REQUIRED WORK
1) In the Auto-Air Colors thread, rewrite the passage between "# Auto-Air Colors" and "through my Iwata.", inclusive, swapping each "Iwata" for "airbrush".
2) Translate this sentence from the Auto-Air Colors thread into Spanish: "Once you find it, put a piece of masking tape on the bottle and write down your mix for each nozzle size you have, for easy reference!"
3) Based on the Auto-Air Colors thread, does each statement agree with it? (a) rjbass shoots the paint at about 45 psi. (b) The Iwata that goolies owns has a .5mm nozzle. (c) goolies thinned the paint with Auto-Air 4011 reducer. Answer yes or no for each and quote the words that decide it.

# Auto-Air Colors



## goolies (Jun 28, 2007)

Has anyone tried using Auto-Air Colors paint? I'm having a hard time getting it thinned properly to shoot it through my Iwata.


----------



## rjbass (Aug 1, 2007)

Goolies,

I use it from time to time since some of the colors really pop. I have to shoot it at about 45 psi to get it to atomize correctly. What size needle is in your gun?

Rod


----------



## goolies (Jun 28, 2007)

Thanks Rod. My Iwata has a .3mm nozzle. I wanted to try some of Auto-Airs metallics and iridescents. I tried thinning the paint with Auto-Air 4011 reducer at mixes of 4:1 (paint:reducer) all the way to 1:1. I tried pressures from 20-45 psi. It seems the paint either clogs and spits or comes out so fast it can't possibly stick to the target and runs. I'm sure I just need to find the right combination of thinning and pressure, but so far it has eluded me.


----------



## dampeoples (Feb 8, 2008)

You really need a larger needle/nozzle combination to shoot anything metallic or pearl. AA recommends a brush with a .5 setup at minumim. It is possible with your brush, and like you said, it's going to be a thin/air formula you'll need to work out. 

Once you find it, put a piece of masking tape on the bottle and write down your mix for each nozzle size you have, for easy reference!


----------



## rjbass (Aug 1, 2007)

Goolies,

Dampeoples is right, that is why I asked you what size needle you were using. When I am shooting metalics or pearls I like the .5 needle and shoot at 45 psi. I keep one brush set up for that purpose.

Rod


----------



## goolies (Jun 28, 2007)

Thanks for the info guys. I guess I'll stick with my spray can metallics for now.


----------

PROVIDED DATA
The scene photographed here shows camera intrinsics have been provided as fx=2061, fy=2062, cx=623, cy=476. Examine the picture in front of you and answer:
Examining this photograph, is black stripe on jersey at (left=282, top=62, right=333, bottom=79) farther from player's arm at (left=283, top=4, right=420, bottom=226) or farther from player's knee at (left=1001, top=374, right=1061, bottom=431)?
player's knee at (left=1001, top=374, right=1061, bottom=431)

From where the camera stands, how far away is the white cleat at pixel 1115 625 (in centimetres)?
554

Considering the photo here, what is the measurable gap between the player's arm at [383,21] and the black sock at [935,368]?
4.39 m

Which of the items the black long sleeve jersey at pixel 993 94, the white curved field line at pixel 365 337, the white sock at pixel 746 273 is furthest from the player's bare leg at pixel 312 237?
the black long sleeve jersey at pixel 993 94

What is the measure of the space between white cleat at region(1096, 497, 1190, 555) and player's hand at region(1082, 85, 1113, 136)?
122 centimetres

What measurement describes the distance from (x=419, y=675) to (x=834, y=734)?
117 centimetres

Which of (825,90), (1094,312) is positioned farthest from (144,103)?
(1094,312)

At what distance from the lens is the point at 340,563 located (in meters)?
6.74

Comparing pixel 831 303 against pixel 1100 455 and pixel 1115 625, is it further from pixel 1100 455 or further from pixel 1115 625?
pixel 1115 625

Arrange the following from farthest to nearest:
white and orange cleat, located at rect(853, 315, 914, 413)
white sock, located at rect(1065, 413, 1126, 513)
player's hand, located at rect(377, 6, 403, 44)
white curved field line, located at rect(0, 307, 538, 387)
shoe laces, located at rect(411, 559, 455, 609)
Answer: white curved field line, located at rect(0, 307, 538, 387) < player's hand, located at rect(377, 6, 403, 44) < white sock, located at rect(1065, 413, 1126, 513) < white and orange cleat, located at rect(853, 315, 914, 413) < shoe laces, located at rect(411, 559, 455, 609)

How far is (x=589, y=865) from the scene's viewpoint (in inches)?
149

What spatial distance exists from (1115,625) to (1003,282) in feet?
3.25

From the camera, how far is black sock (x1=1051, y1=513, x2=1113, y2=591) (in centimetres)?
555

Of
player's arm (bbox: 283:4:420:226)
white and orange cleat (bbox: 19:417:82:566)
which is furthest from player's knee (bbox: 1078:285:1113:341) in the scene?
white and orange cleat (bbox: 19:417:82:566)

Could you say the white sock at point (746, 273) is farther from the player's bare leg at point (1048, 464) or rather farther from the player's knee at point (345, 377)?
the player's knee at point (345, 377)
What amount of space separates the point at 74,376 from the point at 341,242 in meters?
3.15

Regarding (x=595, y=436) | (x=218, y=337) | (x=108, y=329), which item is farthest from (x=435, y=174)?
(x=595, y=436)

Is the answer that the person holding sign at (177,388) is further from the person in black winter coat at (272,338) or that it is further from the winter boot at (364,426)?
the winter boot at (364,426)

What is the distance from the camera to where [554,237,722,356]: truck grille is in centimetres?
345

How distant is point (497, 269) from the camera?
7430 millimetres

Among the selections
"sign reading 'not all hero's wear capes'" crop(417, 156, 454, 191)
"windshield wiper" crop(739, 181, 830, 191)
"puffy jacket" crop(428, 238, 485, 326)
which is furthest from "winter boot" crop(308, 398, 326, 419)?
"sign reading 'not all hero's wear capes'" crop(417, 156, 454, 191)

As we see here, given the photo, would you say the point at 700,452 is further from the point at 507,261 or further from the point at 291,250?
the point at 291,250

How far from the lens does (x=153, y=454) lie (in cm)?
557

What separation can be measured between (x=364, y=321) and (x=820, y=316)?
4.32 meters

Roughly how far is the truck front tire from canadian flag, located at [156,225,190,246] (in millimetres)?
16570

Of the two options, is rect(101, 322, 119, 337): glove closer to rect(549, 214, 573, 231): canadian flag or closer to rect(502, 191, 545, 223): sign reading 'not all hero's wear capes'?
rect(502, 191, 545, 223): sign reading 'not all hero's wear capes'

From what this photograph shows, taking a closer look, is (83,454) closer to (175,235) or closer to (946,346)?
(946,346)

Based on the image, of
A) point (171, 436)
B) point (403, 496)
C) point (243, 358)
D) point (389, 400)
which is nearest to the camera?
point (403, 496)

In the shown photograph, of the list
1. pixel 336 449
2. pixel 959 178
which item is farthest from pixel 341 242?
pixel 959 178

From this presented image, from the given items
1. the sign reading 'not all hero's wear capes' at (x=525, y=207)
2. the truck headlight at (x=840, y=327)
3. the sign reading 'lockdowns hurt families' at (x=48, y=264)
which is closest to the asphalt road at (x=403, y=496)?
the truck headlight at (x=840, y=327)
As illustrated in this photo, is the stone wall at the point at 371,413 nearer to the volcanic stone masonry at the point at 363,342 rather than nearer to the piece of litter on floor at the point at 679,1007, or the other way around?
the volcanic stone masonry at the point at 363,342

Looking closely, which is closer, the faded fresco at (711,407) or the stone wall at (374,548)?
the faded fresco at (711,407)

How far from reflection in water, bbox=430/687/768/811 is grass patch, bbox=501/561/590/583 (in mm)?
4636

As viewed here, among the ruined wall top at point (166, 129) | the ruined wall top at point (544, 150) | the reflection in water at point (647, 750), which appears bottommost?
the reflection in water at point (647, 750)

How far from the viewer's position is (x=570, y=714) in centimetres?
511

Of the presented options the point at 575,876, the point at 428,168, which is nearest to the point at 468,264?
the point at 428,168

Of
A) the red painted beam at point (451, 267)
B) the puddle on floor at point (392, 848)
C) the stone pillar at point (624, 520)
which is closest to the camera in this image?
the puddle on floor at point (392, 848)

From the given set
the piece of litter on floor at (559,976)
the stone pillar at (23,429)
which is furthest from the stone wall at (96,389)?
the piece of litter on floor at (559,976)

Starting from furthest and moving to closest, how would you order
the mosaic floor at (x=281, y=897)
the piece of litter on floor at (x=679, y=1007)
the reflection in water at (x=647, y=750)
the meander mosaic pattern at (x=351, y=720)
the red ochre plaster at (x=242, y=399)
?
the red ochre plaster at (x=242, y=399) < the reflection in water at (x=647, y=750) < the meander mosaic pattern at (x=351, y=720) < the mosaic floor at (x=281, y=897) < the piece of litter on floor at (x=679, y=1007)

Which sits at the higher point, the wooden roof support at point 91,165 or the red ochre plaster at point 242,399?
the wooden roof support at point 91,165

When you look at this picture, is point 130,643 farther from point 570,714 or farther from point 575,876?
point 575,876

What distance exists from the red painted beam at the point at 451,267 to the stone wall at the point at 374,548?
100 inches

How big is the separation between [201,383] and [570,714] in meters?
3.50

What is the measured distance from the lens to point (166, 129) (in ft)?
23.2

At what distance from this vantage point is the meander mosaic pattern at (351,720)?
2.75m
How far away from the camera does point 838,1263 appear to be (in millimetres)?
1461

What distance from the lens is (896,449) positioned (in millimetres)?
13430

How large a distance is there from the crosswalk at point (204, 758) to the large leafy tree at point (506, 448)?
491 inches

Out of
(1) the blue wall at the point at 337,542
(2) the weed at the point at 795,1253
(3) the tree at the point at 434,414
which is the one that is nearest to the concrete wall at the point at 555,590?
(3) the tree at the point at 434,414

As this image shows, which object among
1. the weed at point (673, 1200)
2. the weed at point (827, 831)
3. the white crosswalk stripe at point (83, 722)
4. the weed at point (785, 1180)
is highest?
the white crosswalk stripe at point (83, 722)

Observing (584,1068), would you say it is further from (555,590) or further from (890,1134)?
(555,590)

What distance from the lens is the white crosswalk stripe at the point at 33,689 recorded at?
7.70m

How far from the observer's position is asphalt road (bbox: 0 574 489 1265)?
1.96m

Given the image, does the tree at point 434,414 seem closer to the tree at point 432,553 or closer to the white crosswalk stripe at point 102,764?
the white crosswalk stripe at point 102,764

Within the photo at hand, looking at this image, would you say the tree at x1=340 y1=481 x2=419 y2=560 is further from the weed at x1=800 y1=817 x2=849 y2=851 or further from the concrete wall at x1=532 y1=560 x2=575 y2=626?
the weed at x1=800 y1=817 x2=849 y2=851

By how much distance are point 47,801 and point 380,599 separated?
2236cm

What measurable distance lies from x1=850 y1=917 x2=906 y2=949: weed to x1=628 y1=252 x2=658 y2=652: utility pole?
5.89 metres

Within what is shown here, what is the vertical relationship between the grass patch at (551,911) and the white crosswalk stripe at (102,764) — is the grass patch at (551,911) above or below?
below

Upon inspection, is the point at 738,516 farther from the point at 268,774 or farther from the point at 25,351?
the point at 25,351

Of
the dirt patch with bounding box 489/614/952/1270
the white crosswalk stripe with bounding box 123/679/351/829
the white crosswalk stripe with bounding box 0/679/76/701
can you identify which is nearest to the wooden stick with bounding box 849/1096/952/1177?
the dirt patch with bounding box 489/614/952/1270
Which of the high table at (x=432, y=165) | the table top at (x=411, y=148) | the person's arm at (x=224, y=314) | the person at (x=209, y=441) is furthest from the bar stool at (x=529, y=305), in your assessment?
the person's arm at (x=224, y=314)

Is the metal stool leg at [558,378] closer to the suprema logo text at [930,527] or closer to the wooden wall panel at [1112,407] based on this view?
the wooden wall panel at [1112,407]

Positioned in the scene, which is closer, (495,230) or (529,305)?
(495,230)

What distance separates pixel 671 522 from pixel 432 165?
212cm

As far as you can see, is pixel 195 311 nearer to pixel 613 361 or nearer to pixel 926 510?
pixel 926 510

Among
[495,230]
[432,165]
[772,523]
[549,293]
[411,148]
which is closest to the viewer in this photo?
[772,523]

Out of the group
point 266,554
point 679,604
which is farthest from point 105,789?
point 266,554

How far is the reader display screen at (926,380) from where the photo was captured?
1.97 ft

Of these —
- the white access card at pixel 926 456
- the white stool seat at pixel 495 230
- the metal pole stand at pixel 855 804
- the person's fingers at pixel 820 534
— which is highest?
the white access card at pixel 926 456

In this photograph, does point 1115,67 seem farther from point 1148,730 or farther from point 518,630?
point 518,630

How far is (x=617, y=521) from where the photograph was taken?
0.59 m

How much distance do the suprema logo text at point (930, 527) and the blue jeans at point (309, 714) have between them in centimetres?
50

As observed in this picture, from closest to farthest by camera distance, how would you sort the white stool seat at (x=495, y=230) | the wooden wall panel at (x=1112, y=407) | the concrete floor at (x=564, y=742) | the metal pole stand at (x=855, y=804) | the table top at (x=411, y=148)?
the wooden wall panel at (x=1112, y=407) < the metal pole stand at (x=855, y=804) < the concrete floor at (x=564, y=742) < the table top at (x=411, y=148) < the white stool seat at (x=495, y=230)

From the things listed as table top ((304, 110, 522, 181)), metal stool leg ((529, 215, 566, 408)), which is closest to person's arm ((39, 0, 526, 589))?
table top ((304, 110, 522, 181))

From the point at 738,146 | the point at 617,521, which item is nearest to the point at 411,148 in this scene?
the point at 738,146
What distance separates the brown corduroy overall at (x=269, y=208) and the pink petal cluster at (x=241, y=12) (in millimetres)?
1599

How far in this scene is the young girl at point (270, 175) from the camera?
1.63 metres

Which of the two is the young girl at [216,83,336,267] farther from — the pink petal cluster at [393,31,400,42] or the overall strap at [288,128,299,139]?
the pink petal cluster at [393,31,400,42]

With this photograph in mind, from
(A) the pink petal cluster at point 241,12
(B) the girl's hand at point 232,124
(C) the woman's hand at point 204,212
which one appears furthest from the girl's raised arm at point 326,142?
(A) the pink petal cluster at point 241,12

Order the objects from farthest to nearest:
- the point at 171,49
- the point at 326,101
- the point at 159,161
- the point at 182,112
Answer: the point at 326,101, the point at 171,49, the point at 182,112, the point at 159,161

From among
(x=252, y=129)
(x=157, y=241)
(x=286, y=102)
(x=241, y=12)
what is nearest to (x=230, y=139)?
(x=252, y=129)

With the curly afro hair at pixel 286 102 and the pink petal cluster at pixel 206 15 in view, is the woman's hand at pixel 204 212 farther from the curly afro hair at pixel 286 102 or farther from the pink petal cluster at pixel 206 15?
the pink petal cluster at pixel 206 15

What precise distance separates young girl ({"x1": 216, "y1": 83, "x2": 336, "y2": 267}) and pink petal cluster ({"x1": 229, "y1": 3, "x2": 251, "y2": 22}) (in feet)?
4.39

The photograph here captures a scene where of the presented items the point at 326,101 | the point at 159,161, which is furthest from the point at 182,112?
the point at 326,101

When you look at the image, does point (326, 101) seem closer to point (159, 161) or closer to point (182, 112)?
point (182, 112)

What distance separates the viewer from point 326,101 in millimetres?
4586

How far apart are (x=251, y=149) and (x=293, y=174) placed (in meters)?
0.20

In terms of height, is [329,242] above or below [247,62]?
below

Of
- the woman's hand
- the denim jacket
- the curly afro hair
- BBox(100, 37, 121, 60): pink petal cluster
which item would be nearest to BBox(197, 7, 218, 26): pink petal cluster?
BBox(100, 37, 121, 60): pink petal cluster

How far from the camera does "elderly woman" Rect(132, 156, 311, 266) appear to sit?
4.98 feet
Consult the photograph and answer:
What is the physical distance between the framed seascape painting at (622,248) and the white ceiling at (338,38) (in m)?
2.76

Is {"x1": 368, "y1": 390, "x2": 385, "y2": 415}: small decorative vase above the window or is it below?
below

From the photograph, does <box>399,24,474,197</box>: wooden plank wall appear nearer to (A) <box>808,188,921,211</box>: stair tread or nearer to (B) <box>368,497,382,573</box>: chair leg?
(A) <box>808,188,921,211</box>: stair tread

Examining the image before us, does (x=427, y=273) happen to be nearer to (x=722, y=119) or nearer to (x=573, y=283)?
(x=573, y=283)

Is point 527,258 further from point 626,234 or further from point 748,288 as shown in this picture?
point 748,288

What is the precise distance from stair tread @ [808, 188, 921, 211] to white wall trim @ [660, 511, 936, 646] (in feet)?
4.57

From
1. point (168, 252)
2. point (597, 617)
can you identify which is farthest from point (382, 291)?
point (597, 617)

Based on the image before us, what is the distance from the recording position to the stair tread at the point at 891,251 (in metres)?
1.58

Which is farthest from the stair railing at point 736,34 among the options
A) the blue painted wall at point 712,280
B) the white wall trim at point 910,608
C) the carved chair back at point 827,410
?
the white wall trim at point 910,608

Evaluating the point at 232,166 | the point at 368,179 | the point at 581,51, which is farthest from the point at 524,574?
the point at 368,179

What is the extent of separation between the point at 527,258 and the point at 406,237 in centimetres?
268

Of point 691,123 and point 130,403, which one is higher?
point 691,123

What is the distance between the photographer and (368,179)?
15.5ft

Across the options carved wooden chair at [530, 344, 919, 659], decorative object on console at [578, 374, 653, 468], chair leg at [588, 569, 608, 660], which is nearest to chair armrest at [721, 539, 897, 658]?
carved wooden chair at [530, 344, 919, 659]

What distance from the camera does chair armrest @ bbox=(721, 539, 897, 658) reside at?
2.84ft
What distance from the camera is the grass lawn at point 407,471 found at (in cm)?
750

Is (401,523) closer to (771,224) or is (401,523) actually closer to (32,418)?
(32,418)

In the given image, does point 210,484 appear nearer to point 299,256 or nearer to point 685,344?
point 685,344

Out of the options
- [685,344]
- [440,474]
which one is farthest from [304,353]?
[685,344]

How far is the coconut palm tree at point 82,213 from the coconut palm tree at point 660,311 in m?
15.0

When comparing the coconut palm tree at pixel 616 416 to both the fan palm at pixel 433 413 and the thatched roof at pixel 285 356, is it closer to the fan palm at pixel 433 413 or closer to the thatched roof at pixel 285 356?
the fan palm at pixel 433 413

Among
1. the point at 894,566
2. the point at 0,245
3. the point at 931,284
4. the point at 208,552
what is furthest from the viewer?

ANSWER LIST
1)
# Auto-Air Colors



## goolies (Jun 28, 2007)

Has anyone tried using Auto-Air Colors paint? I'm having a hard time getting it thinned properly to shoot it through my airbrush.

2) Una vez que la encuentres, pon un trozo de cinta de enmascarar en la botella y anota tu mezcla para cada tamaño de boquilla que tengas, ¡para consultarla fácilmente!

3)
(a) Yes: "I have to shoot it at about 45 psi to get it to atomize correctly."
(b) No: "My Iwata has a .3mm nozzle."
(c) Yes: "I tried thinning the paint with Auto-Air 4011 reducer"